## Ketentuan Latihan:
a: Apakah setiap pernyataan berikut sesuai dengan teks bacaan? Jawab ya atau tidak dan kutip persis kata-kata penentunya: (i) GAPKI secara resmi mencabut gugatan uji materinya di Mahkamah Konstitusi; (ii) pasal 49 UU Nomor 41/1999 termasuk pasal yang diajukan dalam uji materi; (iii) Refly Harun memberikan keterangan kepada KONTAN pada hari Jumat.
b: Bagaimana isi teks bacaan jika diringkas dalam dua kalimat?

## Teks Bacaan:
JAKARTA. Gabungan Pengusaha Kelapa Sawit Indonesia (GAPKI) akhirnya secara resmi mencabut permohonan gugatan hak uji materi (judicial review) terhadap undang-undang (UU) Nomor 32/2009 tentang Perlindungan dan Pengelolaan Lingkungan Hidup dan UU Nomor 41/1999 tentang Kehutanan ke Mahkamah Konstitusi. Penasehat Hukum GAPKI Refly Harun, mengatakan, pencabutan permohonan
judicial review itu lantaran pihaknya masih akan mempelajari lebih lanjut terkait klausa yang ada dalam pasal-pasal yang diajukan dalam judicial review tersebut, yaitu pasal 69, 88, 99 dalam UU 32/ 2009 dan pasal 49 dalam UU 41/ 1999. “GAPKI akan mengajak semua pihak untuk duduk bersama, melakukan konsultasi dan dialog intensif, termasuk di dalamnya ada tenaga ahli, pemerintah dan para pelaku bisnis,” ungkap Refly dalam keterangannya kepada KONTAN, Senin (12/6).

## Sumber Informasi:

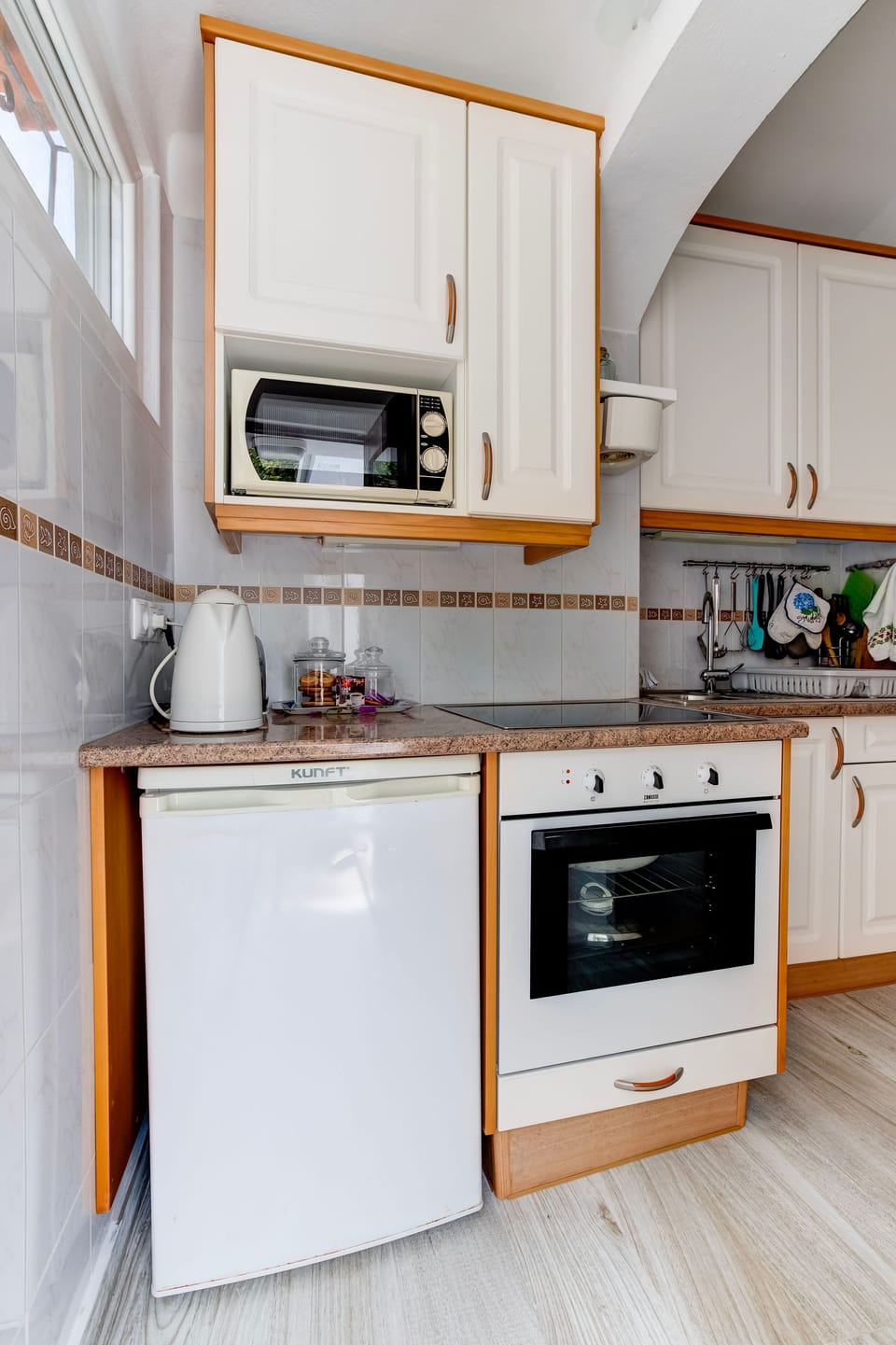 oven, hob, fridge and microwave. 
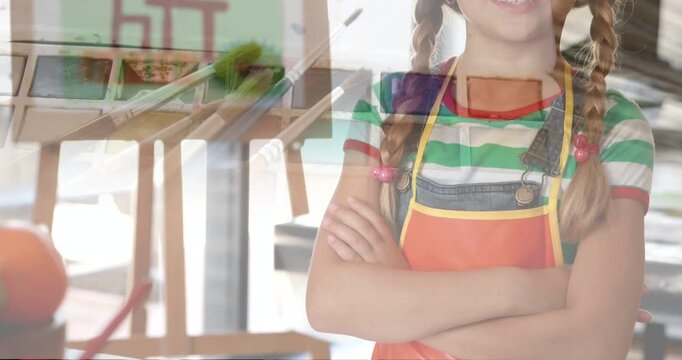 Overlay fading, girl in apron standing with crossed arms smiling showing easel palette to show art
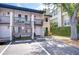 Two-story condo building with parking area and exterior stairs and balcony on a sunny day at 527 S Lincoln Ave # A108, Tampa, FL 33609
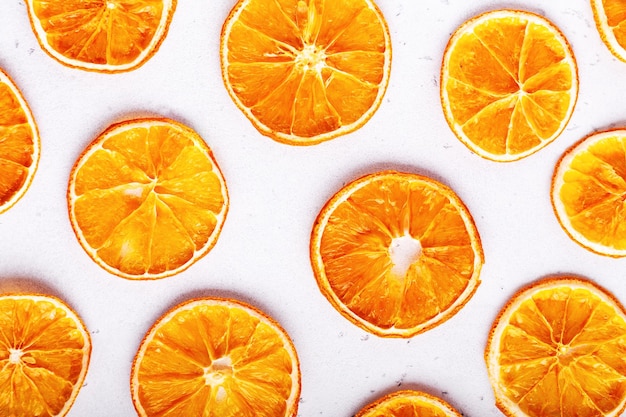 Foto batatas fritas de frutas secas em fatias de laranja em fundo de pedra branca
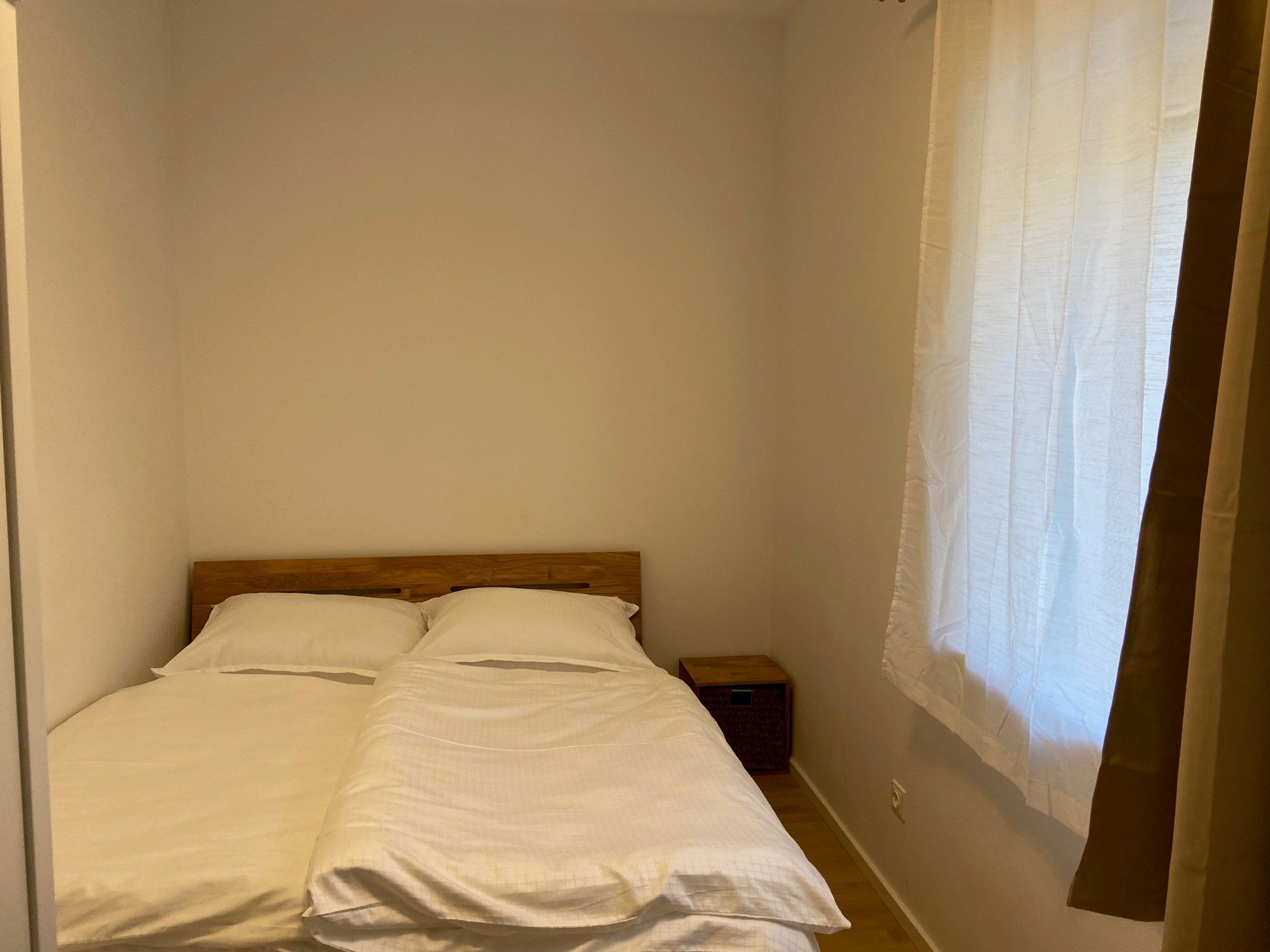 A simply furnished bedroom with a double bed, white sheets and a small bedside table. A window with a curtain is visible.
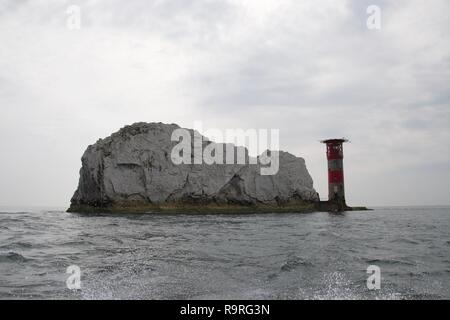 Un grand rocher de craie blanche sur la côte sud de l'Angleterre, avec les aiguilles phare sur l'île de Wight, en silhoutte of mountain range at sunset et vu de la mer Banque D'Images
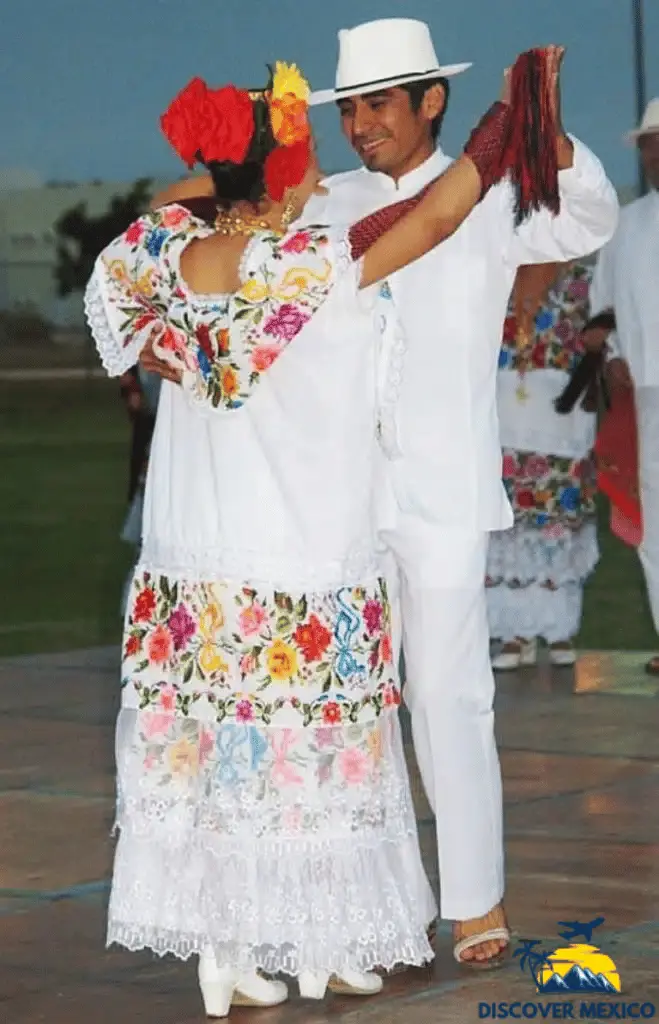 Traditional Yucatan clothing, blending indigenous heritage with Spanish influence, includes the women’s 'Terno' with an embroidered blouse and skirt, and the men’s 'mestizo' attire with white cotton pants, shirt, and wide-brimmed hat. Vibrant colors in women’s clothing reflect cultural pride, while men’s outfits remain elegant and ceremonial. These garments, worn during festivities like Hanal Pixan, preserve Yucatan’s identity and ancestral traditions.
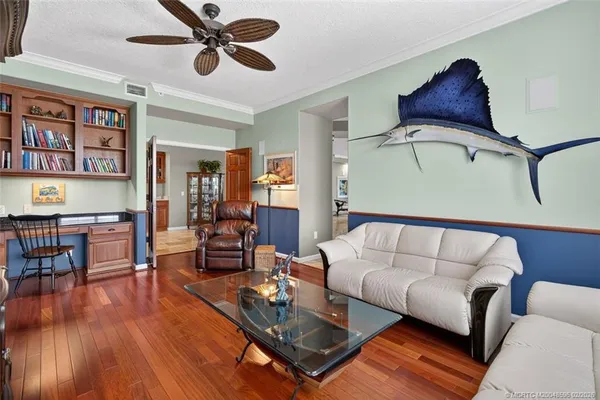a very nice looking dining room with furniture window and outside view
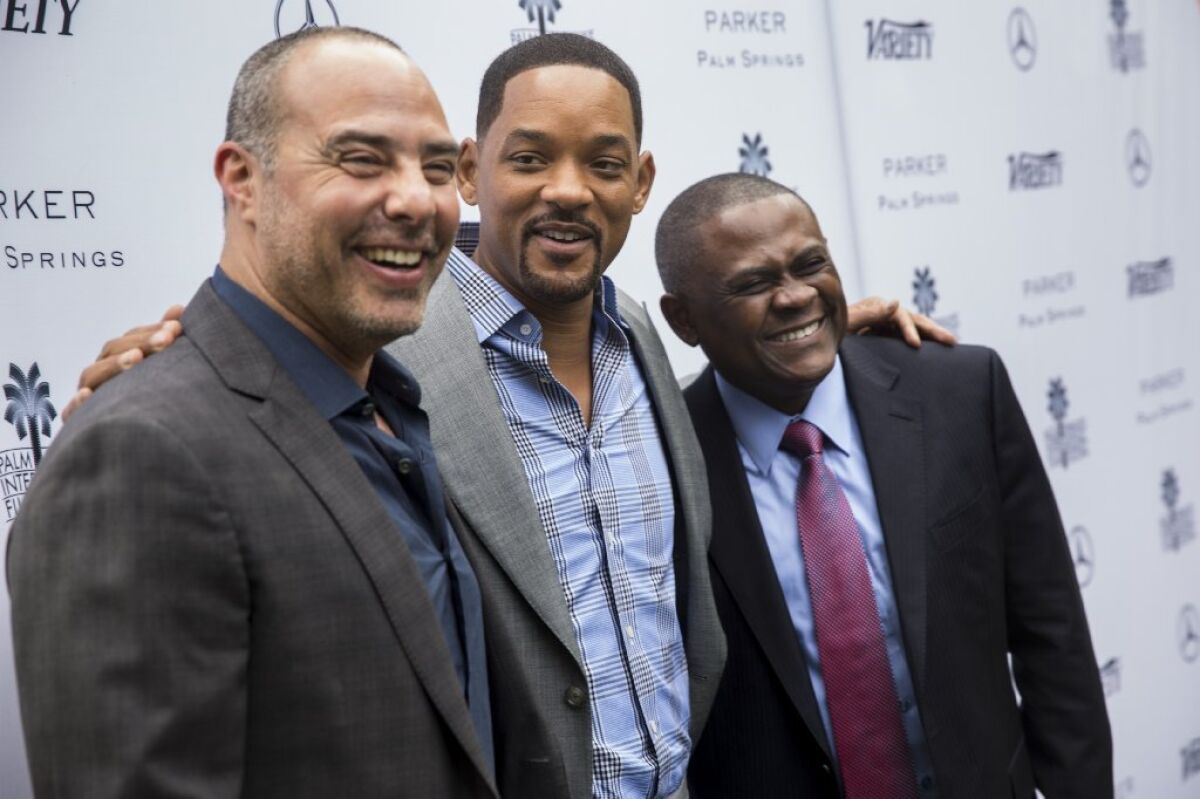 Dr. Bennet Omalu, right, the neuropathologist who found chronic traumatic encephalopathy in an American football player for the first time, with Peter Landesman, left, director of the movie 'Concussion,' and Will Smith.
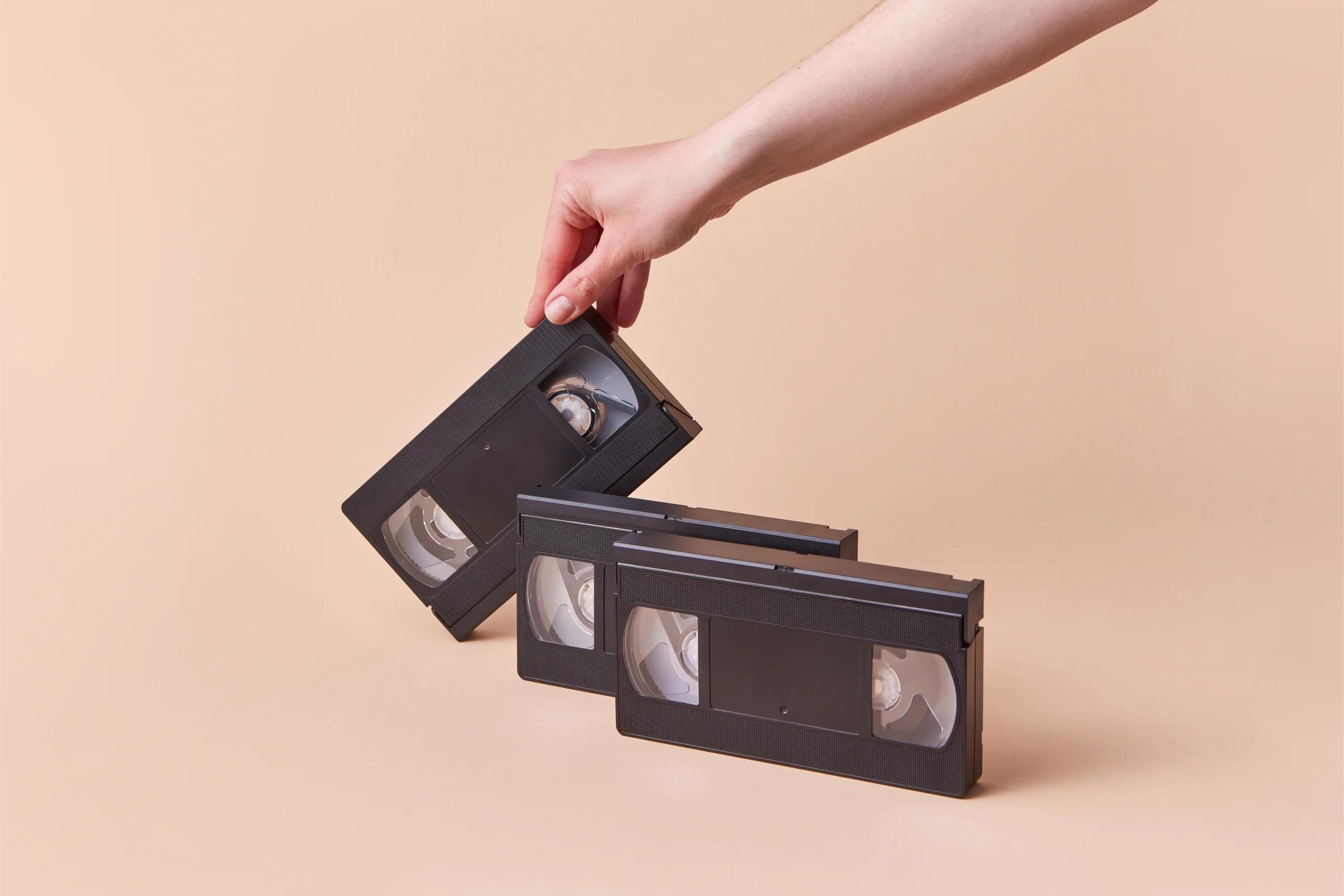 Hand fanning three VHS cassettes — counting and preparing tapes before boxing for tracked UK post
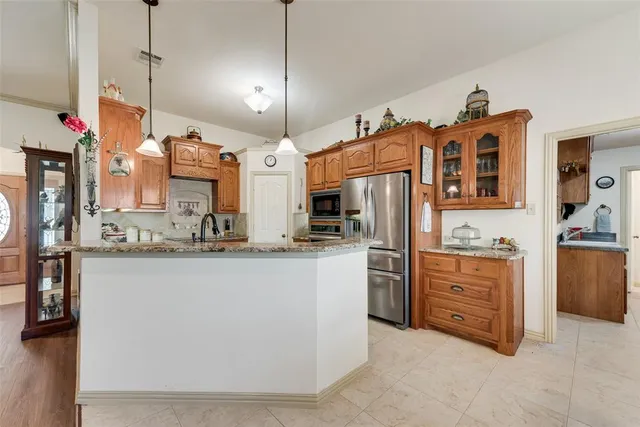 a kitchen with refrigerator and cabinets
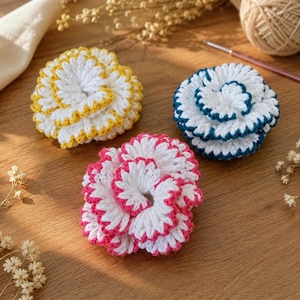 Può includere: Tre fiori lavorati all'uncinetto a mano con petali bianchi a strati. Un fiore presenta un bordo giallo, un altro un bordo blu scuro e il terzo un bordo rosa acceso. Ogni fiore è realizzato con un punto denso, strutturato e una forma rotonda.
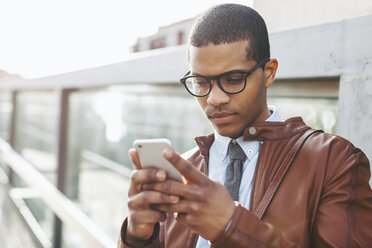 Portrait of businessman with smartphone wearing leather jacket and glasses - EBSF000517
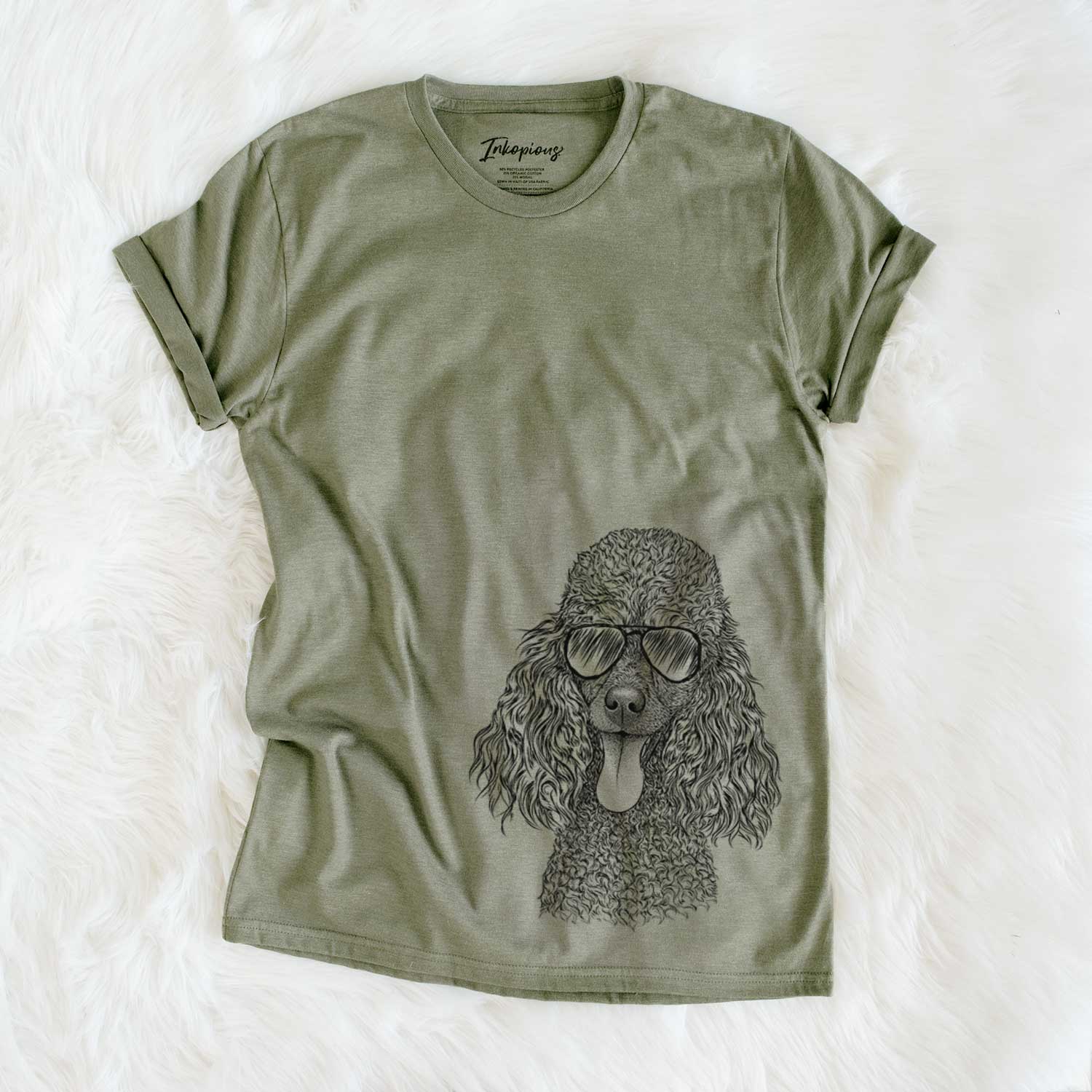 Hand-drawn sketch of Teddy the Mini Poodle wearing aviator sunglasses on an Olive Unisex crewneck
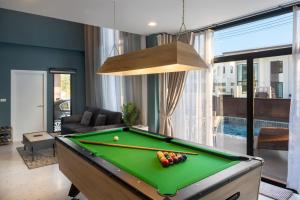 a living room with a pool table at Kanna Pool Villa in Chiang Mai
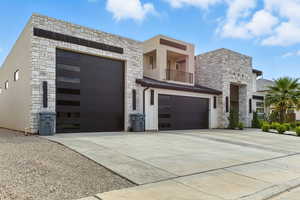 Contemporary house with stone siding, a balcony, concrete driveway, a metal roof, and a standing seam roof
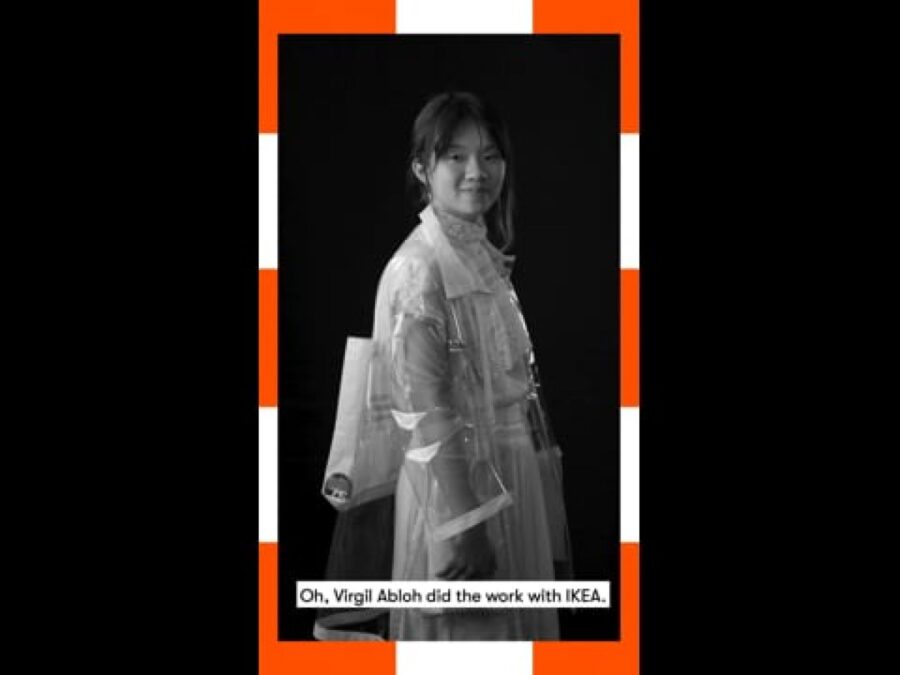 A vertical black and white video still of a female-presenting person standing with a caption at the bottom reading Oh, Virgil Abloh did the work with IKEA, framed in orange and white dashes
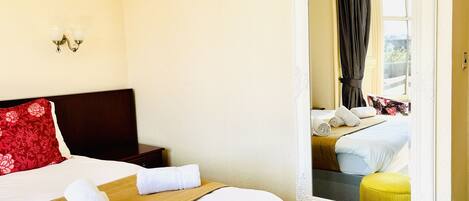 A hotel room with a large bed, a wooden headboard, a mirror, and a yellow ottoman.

## Kunci Jawaban:
a:
(i) Ya: “secara resmi mencabut permohonan gugatan hak uji materi (judicial review)”
(ii) Ya: “pasal 49 dalam UU 41/ 1999”
(iii) Tidak: “Senin (12/6)”

b: GAPKI secara resmi mencabut permohonan uji materi di Mahkamah Konstitusi terhadap UU Nomor 32/2009 tentang Perlindungan dan Pengelolaan Lingkungan Hidup dan UU Nomor 41/1999 tentang Kehutanan. Menurut penasihat hukumnya, Refly Harun, GAPKI masih akan mempelajari lebih lanjut klausa dalam pasal-pasal yang diajukan dan akan mengajak tenaga ahli, pemerintah, serta pelaku bisnis untuk berdialog.